Demenzlotsen geben Orientierung im Krankenhaus

Frauke Nierhaus und Reinhild Eikenhorst besprechen den Einsatz einer „Tast“-Decke mit verschiedenen Materialien, Oberflächen und Taschen für Verstecke. Die Decke dient zur Beruhigung für Demenzpatient*innen. © Sven Olaf Stange/MKK

In Deutschland leiden etwa 1,5 Millionen Betroffene an einem krankhaften Gedächtnisverlust.
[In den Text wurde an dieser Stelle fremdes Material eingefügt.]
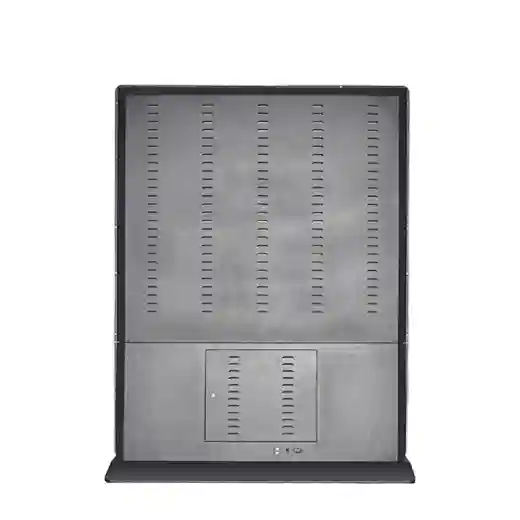 kiosks display lcd screen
Pro Jahr kommen rund 250.000 Neuerkrankungen hinzu, insgesamt werden es bis zum Jahr 2025 etwa 2,5 Millionen Menschen sein. „Mit diesem Wissen ist es umso wichtiger, bereits jetzt ein Grundgerüst zu schaffen, um nicht nur die Pflege, die Behandlung sowie die Betreuung der Betroffenen bestmöglich zu gewährleisten, sondern auch deren persönliches Umfeld eng einzubinden, zu beteiligen und zu beraten“, sagt Reinhild Eikenhorst, Demenz-Coach am Krankenhaus Lübbecke. Denn der Krankenhausaufenthalt, bedingt durch die fremde Umgebung, das Fehlen von Bezugspersonen oder die allgemeine Reizüberflutung, kann sich für Menschen mit Demenz schnell zu einer Krisensituation entwickeln. Desorientierung, Unruhe, Aggression oder Angst sind die Folge. Das kann dazu führen, dass Essen und die Einnahme von Medikamenten abgelehnt oder medizinische Untersuchungen verweigert werden. Im Krankenhaus Lübbecke geht man diese Probleme strategisch an und setzt unter anderem auf Demenzlots:innen. 16 Mitarbeiter:innen wurden bereits ausgebildet. Sie sind Anker für Patienten, Ratgeber für Kollegen und Ansprechpartner für Angehörige, sammeln Informationen (wie Pflegeanamnese, Biographie, Gespräche mit Angehörigen, Pflegeüberleitungen und Vorbefunde), kontrollieren delir-relevante Parameter und notieren ihre Beobachtungen zur Schmerzeinschätzung. So wird eine zeitnahe Therapie bei möglichen Komplikationen angeregt und eine effiziente und qualifizierte Versorgung ermöglicht. Demenzlotsen sind bei Fallbesprechungen dabei und koordinieren die weitere Versorgung in Absprache mit dem Entlassmanagement. „Wir brauchen dringend mehr Aufklärung und Wissen im Umgang mit kognitiv eingeschränkten Patientinnen und Patienten. Die Demenzlots:innen können als Multiplikatoren die erlernten Inhalte mit Kolleg:innen teilen. Davon profitieren alle Bereiche“, sagt Urte Abbate, Pflegedirektorin des Krankenhauses Lübbecke.